As soon as she notices it — it is very large and has ‘University of Oxford’ written on it — she turns and starts to walk the other way.
Only for show — he is able, with no more than a slight quickening of his pace, to draw level with her, and take hold of her arm.
A truck lumbers past and he drags her out of the way of its spray, into the puddled alley formed by two other, stationary trucks.
‘What are you doing?’ he says. ‘Where are you going?’
Her face is twisted into an unfamiliar tear-drenched ugliness.
This whole situation, this awful scene among the trucks, has taken him totally by surprise.
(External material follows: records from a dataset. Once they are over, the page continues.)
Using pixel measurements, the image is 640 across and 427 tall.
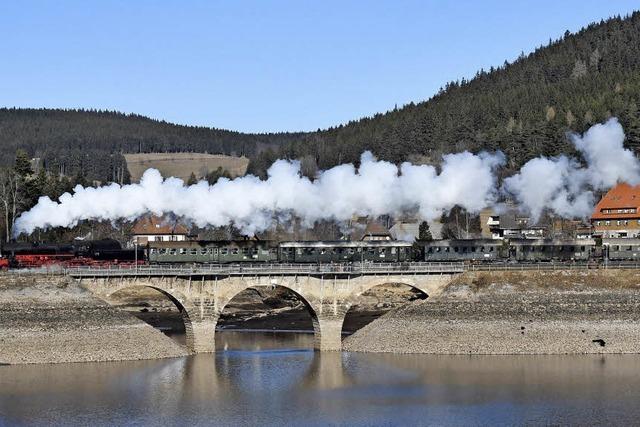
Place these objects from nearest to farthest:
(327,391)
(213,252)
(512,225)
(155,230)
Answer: (327,391) < (213,252) < (512,225) < (155,230)

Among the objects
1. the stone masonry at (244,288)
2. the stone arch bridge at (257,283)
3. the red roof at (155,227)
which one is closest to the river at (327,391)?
the stone masonry at (244,288)

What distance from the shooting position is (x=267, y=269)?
339ft

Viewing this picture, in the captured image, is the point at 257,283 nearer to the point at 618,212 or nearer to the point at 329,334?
the point at 329,334

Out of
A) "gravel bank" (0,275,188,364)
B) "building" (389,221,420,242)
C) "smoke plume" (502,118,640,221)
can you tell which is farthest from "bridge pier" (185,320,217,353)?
"building" (389,221,420,242)

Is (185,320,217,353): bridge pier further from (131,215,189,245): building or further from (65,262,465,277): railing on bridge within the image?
(131,215,189,245): building

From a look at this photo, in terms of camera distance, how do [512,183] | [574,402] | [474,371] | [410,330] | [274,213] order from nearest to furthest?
[574,402]
[474,371]
[410,330]
[274,213]
[512,183]

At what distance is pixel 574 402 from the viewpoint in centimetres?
8006

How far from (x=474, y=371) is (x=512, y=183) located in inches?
2048

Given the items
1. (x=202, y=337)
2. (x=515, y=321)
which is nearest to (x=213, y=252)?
(x=202, y=337)

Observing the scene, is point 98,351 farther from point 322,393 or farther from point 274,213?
point 274,213

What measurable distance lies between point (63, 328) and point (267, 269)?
61.5 feet

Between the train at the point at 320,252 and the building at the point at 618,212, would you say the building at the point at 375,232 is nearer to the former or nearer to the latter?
the train at the point at 320,252

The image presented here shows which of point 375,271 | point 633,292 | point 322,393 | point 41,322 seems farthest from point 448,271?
point 41,322

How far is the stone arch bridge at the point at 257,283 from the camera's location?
98938mm
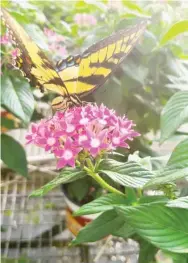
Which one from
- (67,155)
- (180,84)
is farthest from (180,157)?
(180,84)

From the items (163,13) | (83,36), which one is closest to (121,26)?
(163,13)

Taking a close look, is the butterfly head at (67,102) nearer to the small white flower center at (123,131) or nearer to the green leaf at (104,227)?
the small white flower center at (123,131)

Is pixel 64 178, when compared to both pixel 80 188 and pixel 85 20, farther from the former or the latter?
pixel 85 20

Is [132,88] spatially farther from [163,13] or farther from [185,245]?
[185,245]

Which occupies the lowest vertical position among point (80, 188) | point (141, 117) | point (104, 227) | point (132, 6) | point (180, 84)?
point (80, 188)

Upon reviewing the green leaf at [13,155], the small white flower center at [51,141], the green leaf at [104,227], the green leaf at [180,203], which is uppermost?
the small white flower center at [51,141]

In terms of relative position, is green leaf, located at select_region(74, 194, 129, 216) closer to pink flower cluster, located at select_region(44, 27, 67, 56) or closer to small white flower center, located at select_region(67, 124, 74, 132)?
small white flower center, located at select_region(67, 124, 74, 132)

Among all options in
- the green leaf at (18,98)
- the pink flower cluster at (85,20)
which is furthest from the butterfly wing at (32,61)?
the pink flower cluster at (85,20)
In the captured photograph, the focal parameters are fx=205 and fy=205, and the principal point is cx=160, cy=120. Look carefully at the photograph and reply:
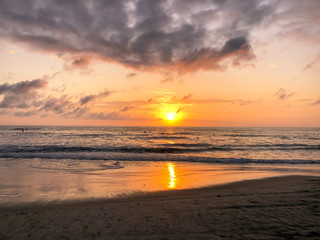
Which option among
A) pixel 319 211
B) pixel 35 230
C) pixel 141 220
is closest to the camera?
pixel 35 230

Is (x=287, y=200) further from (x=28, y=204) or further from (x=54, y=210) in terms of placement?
(x=28, y=204)

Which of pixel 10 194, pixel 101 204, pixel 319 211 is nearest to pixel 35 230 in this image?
pixel 101 204

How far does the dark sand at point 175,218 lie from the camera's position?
548cm

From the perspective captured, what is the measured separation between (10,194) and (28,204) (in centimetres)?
202

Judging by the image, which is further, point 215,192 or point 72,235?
point 215,192

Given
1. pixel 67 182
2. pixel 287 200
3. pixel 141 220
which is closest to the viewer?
pixel 141 220

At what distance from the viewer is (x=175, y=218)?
21.4 feet

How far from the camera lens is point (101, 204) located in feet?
26.1

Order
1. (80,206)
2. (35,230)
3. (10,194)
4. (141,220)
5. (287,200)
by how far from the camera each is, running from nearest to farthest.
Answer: (35,230), (141,220), (80,206), (287,200), (10,194)

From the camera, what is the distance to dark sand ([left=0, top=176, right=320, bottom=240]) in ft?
18.0

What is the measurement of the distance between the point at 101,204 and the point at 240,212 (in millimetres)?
5079

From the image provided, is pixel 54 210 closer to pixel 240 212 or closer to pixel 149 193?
pixel 149 193

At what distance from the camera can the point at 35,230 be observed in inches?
228

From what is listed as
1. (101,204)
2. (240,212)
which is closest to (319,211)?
(240,212)
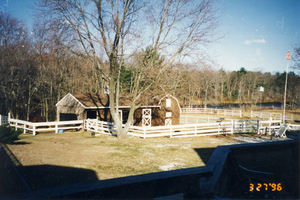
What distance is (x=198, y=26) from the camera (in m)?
12.3

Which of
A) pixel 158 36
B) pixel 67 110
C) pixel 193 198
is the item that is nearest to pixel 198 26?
pixel 158 36

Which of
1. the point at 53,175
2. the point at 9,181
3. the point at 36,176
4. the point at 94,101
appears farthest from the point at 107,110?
the point at 9,181

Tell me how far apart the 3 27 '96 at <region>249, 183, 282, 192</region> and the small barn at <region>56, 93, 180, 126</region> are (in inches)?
554

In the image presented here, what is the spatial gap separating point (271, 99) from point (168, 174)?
246 ft

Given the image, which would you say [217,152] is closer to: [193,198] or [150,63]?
[193,198]

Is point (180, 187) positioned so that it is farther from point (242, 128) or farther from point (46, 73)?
point (46, 73)

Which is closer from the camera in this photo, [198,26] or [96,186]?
[96,186]

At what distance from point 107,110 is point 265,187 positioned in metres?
18.3

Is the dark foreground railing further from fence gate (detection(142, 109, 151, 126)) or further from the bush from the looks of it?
fence gate (detection(142, 109, 151, 126))

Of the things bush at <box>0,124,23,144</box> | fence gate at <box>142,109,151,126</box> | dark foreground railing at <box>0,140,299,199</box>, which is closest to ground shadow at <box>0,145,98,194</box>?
bush at <box>0,124,23,144</box>

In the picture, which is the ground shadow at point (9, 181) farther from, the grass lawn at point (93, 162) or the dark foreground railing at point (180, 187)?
the dark foreground railing at point (180, 187)

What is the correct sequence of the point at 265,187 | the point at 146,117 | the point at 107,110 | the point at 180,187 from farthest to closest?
the point at 146,117 < the point at 107,110 < the point at 265,187 < the point at 180,187

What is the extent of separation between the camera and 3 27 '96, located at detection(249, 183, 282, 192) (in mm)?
3518

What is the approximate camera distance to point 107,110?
20.8m
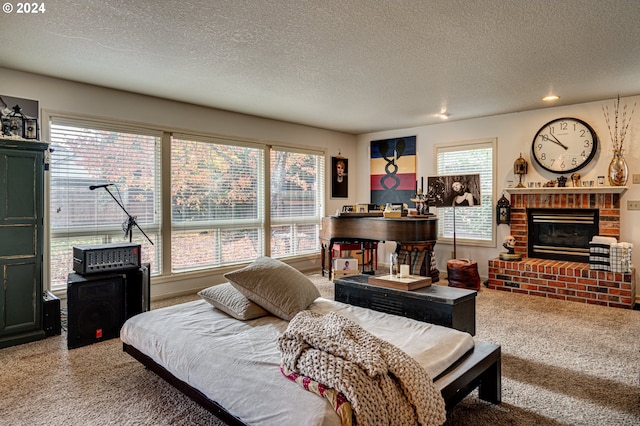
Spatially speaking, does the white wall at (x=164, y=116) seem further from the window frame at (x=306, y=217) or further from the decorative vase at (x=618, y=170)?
the decorative vase at (x=618, y=170)

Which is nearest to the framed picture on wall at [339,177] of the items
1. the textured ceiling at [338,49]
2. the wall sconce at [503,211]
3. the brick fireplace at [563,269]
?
the textured ceiling at [338,49]

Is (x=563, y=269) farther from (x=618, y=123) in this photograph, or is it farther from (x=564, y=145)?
(x=618, y=123)

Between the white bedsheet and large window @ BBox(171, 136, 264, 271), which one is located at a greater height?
large window @ BBox(171, 136, 264, 271)

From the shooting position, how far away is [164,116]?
4691mm

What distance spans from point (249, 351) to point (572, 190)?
475 centimetres

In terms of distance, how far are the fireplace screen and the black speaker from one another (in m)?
5.14

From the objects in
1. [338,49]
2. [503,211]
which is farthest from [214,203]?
[503,211]

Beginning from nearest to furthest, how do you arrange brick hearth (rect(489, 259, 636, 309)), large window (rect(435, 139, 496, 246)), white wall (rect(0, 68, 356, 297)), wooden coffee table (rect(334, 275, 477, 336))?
wooden coffee table (rect(334, 275, 477, 336))
white wall (rect(0, 68, 356, 297))
brick hearth (rect(489, 259, 636, 309))
large window (rect(435, 139, 496, 246))

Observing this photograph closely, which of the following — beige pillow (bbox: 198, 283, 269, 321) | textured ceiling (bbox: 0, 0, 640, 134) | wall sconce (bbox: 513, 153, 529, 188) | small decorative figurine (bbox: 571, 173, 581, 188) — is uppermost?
textured ceiling (bbox: 0, 0, 640, 134)

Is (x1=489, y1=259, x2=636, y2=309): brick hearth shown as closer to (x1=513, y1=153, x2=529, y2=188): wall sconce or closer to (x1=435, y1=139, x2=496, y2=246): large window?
(x1=435, y1=139, x2=496, y2=246): large window

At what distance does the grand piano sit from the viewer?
4.84 metres

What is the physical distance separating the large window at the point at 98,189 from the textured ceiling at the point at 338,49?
57cm

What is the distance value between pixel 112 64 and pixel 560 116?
5.28 meters

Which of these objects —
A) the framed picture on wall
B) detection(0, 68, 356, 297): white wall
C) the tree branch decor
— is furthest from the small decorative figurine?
detection(0, 68, 356, 297): white wall
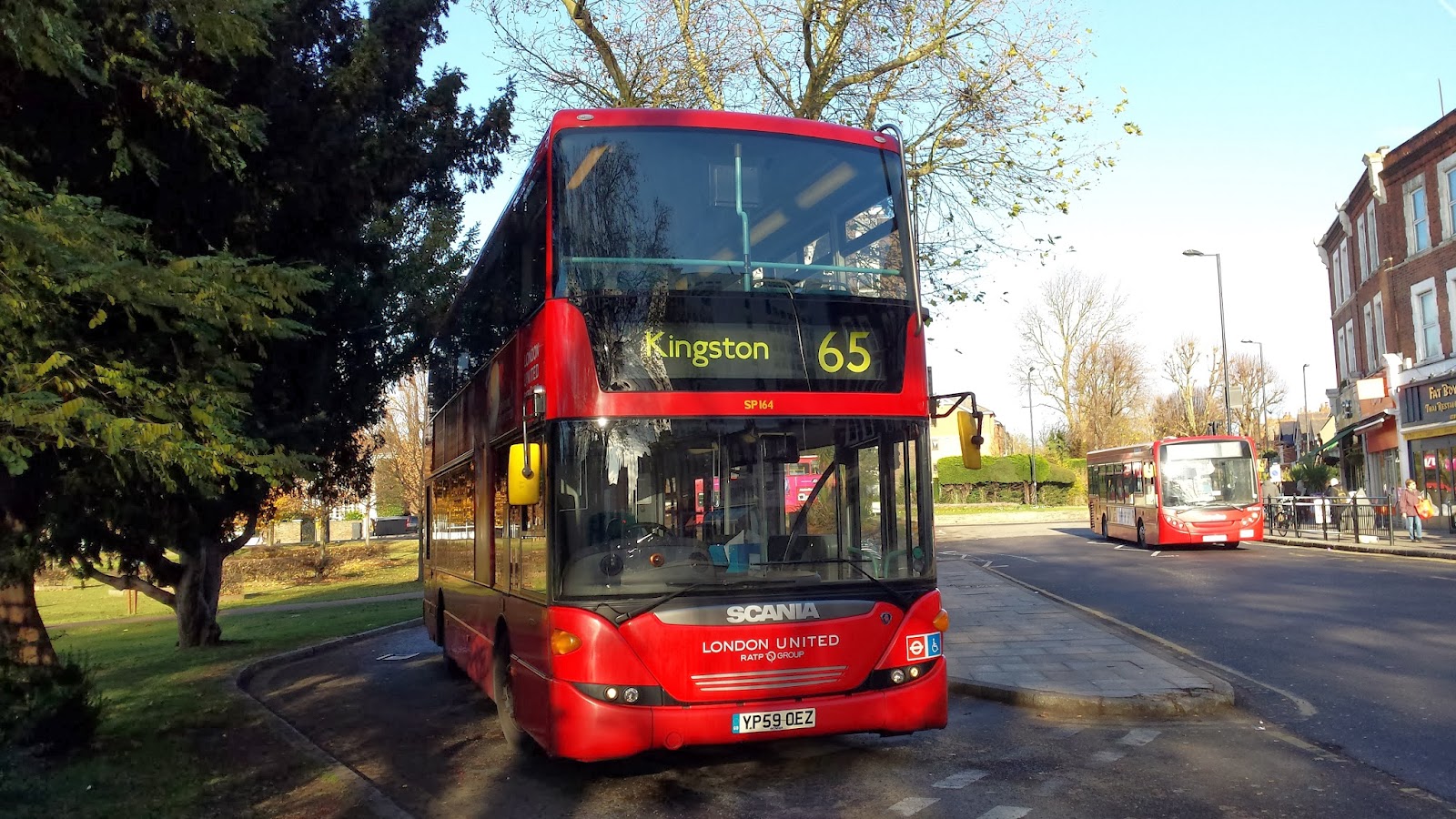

He waits for her to say something.
Finally she says, ‘I don’t know. Anywhere. Away from you.’
‘Why?’ he asks. ‘Why?’
It has been his assumption, from the first moment, that there will be an abortion, that that is what she wants as well.
Now he starts to see, as if it is something still far away, that that may not be so. It is initially just something that his mind, working through every possible permutation in its machine-like effort to understand, throws up as a potential explanation for what she is doing. She does not want to have an abortion. She is not willing to have an abortion.
In a sense this is the true moment of shock.
He fights off a splurge of panic.
She has not said anything, is still just sobbing in the noisy tent of the umbrella.
He asks, trying to sound loving or sympathetic or something, ‘What do you want to do?’